One of the pitchers, Emmanuel Clase, makes $6 million a year yet is accused of throwing pitches at the request of gamblers to win a few hundred thousand dollars more. (Both pitchers have pleaded not guilty to bribery.)

Bruce Kidd and Robin Campbell are prepared for a long fight. (Steve Paikin)

Kidd recalls a Toronto Raptors game a few years ago where a prop bet required then-Raptor Chris Boucher to get 10 points in the game. In the dying seconds, Boucher had a chance to score his tenth point with a three-point shot. Instead, out of the corner of his eye, he saw a teammate with a better chance to win the game. He passed to that teammate, who sank the winning basket. Great finish, right?

Not for Boucher. After the game, he was mercilessly attacked online because he didn’t hit the 10-point target.

“I picked the wrong slave today,” someone said of Boucher, who is St. Lucian-born, Canadian-raised, and Black.

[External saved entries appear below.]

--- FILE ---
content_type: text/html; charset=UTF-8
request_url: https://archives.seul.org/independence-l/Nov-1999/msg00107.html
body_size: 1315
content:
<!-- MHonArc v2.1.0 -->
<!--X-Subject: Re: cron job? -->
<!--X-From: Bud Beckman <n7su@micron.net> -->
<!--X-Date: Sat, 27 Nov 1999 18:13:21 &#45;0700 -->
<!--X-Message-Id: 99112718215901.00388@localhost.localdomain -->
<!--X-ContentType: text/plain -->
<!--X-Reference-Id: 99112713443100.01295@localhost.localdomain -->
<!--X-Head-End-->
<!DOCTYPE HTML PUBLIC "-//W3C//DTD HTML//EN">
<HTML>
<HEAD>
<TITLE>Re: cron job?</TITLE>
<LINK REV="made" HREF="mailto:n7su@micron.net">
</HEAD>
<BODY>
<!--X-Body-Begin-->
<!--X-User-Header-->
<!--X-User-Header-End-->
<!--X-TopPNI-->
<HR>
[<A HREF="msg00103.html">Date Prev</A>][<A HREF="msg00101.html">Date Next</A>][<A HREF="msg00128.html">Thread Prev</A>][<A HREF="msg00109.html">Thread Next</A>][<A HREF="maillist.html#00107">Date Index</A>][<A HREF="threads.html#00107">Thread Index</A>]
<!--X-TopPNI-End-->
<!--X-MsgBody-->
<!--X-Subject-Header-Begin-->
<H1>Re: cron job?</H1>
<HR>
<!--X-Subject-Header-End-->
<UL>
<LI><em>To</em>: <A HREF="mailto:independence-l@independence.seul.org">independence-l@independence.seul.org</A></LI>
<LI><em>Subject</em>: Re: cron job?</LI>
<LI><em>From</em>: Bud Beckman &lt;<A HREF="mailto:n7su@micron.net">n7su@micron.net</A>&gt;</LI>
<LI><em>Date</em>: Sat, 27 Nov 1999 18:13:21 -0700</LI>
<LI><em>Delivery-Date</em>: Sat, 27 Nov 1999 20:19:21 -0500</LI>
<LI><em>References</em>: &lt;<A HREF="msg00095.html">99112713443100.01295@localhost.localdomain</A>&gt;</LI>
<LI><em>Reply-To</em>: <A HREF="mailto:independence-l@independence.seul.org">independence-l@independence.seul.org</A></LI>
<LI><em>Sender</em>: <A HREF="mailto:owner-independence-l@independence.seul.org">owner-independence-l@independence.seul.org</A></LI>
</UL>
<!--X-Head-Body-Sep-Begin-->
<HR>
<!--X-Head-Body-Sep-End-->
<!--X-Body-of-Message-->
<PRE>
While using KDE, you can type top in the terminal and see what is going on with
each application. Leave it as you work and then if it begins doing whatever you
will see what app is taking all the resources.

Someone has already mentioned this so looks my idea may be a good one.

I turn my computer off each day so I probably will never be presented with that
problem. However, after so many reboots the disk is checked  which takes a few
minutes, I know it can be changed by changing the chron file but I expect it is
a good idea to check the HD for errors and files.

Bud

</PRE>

“So, he did a good thing from a sporting and team perspective,” Kidd says. “But he was abused with the worst racist language by disappointed bettors.”

Kidd and Campbell understand that the toothpaste is out of the tube when it comes to online gambling. They’re not going to be able to ban it. But they can try to ban the ads. “We're advocating for a ban on all gambling advertising in the way that it's banned for tobacco and cannabis,” says Campbell. “Not just keep the athletes out of it — but ban it altogether.”

Ontario outlawed the use of professional athletes in endorsing various online gambling services. But those services have figured out a way around the prohibition. Instead, they enlist pro stars in ad campaigns that urge gamblers to behave responsibly.

“When you have a sports hero, standing up, talking about responsible gambling, the message to the kids is: gamble,” says Kidd.

Kidd and Campbell both have busy professional lives, but couldn’t avoid launching this campaign. “We were so grossed out by the ads and the poisoning effect on sport,” Kidd says, “and the way it has led to all this abuse of athletes like Chris Boucher. The way that it's led to cheating. The way it's led to the manipulation of games. It is disgusting.”

The traditional argument for allowing the proliferation of prop betting (which became legal in this province earlier this decade) is that sports betting will happen regardless, so it may as well happen in an open and regulated environment. Besides, the Ontario treasury needs the money. According to Gaming News Canada, total gross revenue from online gambling surpassed $4 billion in 2025 — that’s up 34 per cent from the year before. But Kidd is convinced the costs associated with gambling make those buoyant revenues a pyrrhic victory.

“How about what treatment and counselling cost, and economic losses as people gamble away their investment money, their pension money, and so on,” he says. “Kids in university are gambling away their scholarship money. There are just too many heart-wrenching, moving stories.”

Ban Ads for Gambling is scouring the world for like-minded groups. There are plenty. In Canada, the Centre for Addiction and Mental Health, the Canadian Centre on Substance Use and Addiction, the Canadian Psychological Association, the Canadian Mental Health Association, and the Canadian Paediatric Society have all raised the alarm. That last group is warning that kids as young as eight or nine are already hooked on making prop bets from their phones, because they love the dopamine rush.

The body charged with overseeing online gambling is called iGaming Ontario. It reports to the Alcohol and Gaming Commission of Ontario. iGaming’s website is replete with information about how much revenue gambling brings in, leadership personnel changes, jobs that gaming creates, and, yes, some guidance on how to gamble safely.

Kidd and Campbell surely know they are spitting into a hurricane, as so many societal forces are encouraging gambling. Look no further than the Super Bowl this weekend, during which American sportsbooks are expected to process nearly $2 billion USD in bets — much of it on things as quirky (ridiculous?) as: Will the Star Spangled Banner take less than two minutes to sing? Who will win the coin toss? Which team will kick the first field goal? And who will score the first touchdown?

But don’t expect them to quit their quest. It took decades to ban tobacco ads. In the end, public health won. Kidd and Campbell plan to repeat history, no matter how long it takes.